▸ ASSIGNMENT
Find the string "extracted" in the data, then copy every line where it is found.
★ ★ ★ ★ ★
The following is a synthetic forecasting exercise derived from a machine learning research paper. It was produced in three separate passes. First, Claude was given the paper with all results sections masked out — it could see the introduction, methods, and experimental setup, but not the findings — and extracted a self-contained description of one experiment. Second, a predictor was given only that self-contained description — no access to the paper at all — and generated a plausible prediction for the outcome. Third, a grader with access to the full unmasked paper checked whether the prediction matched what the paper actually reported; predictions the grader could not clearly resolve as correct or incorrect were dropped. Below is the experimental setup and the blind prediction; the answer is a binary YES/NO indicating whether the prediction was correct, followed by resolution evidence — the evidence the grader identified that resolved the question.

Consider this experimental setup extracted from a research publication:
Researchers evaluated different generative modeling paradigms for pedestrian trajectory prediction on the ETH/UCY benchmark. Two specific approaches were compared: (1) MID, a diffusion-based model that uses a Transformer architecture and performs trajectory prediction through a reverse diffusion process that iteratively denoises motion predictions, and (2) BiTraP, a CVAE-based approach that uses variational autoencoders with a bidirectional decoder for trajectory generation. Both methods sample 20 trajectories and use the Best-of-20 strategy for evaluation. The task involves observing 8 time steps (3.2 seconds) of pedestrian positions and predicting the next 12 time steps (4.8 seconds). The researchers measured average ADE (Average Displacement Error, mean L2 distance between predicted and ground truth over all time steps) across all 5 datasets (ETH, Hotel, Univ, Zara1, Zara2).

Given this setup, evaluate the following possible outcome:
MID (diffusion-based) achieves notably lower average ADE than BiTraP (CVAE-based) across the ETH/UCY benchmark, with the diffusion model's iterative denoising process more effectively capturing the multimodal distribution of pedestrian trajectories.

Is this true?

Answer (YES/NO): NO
★ ★ ★ ★ ★
▸ ANSWER TO THE PROBLEM
The following is a synthetic forecasting exercise derived from a machine learning research paper. It was produced in three separate passes. First, Claude was given the paper with all results sections masked out — it could see the introduction, methods, and experimental setup, but not the findings — and extracted a self-contained description of one experiment. Second, a predictor was given only that self-contained description — no access to the paper at all — and generated a plausible prediction for the outcome. Third, a grader with access to the full unmasked paper checked whether the prediction matched what the paper actually reported; predictions the grader could not clearly resolve as correct or incorrect were dropped. Below is the experimental setup and the blind prediction; the answer is a binary YES/NO indicating whether the prediction was correct, followed by resolution evidence — the evidence the grader identified that resolved the question.
Consider this experimental setup extracted from a research publication:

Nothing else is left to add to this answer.